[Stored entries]
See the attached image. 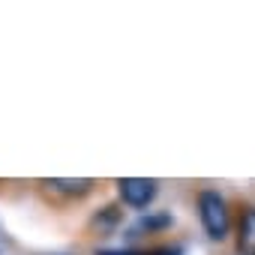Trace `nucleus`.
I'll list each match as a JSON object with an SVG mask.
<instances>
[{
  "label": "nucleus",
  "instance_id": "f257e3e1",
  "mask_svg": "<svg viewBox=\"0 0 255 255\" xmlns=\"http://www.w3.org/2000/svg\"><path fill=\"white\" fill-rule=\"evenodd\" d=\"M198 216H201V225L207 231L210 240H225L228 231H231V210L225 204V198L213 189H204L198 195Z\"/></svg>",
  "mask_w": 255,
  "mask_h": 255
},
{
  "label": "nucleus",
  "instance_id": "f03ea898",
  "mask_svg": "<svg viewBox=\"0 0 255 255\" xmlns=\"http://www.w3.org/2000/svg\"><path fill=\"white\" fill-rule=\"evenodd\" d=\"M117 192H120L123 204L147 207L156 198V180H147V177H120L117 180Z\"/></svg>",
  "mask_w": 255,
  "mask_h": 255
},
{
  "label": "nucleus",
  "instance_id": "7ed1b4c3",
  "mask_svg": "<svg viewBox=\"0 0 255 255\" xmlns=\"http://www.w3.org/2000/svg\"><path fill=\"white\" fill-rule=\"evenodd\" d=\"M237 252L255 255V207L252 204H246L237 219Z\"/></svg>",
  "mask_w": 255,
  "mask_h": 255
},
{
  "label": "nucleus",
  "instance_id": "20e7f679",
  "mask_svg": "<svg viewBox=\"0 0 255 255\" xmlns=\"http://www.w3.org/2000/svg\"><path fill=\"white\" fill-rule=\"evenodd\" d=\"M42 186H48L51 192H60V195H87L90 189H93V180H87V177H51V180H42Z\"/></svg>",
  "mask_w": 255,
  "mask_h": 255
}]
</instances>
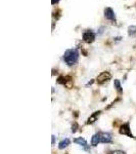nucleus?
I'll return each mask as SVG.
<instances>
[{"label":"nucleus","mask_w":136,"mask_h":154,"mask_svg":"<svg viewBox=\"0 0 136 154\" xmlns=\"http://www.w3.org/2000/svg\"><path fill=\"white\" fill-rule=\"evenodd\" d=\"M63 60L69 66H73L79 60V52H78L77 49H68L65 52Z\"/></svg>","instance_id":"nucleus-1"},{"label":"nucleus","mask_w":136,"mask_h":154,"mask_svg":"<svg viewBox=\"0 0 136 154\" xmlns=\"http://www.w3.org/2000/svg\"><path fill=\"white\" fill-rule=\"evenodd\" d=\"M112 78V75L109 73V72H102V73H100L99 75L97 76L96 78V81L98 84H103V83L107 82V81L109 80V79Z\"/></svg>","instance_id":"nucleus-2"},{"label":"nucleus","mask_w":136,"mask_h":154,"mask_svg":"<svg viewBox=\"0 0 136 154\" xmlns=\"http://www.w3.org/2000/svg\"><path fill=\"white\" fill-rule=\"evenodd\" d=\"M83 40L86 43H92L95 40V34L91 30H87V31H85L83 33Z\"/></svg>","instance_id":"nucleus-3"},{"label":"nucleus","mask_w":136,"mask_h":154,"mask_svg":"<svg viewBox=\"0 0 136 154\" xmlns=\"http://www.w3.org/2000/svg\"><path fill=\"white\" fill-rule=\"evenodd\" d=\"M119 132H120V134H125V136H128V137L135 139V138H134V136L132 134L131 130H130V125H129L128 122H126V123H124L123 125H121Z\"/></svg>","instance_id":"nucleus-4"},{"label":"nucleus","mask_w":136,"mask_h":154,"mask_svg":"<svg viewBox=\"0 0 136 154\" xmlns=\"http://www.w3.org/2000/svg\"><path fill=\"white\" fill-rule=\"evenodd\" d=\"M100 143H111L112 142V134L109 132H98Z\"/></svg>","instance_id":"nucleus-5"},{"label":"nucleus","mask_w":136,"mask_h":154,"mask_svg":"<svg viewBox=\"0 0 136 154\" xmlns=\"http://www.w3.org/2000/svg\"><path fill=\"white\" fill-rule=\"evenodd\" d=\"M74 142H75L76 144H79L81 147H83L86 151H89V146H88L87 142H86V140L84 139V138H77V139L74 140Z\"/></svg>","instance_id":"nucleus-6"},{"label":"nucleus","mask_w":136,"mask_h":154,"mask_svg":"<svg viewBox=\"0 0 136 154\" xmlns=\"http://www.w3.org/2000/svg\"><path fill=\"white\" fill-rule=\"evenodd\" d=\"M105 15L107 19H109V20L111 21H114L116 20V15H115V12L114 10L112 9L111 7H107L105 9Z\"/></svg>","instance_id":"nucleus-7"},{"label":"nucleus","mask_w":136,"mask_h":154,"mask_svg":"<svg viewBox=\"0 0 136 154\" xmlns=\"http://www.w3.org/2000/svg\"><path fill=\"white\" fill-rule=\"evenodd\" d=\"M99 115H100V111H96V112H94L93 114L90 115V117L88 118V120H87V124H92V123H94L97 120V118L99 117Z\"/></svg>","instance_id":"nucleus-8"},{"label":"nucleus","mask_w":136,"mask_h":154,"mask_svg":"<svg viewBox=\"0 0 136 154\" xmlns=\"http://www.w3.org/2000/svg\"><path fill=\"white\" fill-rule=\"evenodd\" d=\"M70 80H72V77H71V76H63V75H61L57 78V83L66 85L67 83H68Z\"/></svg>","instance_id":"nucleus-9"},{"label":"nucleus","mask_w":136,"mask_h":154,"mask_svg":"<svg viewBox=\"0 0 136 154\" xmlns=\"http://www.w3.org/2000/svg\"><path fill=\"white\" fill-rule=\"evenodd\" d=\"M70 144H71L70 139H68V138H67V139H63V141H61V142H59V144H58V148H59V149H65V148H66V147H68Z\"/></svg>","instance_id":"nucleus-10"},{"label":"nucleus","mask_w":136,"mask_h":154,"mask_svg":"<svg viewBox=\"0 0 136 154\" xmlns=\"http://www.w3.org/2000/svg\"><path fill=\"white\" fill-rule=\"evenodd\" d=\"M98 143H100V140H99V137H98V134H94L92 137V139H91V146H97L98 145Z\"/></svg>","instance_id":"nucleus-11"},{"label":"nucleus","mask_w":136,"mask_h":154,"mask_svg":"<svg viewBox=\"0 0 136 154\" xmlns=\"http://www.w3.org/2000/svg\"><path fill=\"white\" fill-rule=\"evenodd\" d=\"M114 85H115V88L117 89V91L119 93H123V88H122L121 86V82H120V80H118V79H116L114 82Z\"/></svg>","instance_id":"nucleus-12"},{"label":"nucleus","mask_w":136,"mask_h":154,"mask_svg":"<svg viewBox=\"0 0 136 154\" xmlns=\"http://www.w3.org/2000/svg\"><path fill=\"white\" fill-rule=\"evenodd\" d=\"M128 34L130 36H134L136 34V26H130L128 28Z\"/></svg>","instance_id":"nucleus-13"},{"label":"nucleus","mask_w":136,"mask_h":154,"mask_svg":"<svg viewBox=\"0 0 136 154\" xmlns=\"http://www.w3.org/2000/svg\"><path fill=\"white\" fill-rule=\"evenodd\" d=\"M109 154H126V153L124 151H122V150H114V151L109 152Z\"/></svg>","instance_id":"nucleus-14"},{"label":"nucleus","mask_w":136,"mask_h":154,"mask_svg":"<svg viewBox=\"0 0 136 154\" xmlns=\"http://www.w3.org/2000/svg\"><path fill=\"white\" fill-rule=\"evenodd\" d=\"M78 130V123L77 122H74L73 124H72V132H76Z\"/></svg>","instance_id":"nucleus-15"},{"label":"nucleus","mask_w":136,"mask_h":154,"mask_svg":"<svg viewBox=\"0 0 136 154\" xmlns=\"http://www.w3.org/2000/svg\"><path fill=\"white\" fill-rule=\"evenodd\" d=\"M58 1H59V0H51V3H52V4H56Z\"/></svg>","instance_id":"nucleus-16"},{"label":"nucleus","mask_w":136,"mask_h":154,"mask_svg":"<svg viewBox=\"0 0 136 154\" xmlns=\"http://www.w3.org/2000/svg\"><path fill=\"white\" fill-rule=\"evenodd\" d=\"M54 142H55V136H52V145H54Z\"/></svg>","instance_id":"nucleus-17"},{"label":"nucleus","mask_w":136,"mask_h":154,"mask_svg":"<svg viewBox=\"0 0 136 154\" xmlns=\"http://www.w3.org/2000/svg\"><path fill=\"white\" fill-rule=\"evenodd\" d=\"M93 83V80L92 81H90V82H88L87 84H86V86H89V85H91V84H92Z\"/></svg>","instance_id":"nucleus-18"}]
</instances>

◆ Aim
Gather every line of the listing that contains the word "each", treating uppercase and lowercase letters as different.

◆ Complete answer
I'll list each match as a JSON object with an SVG mask.
I'll return each mask as SVG.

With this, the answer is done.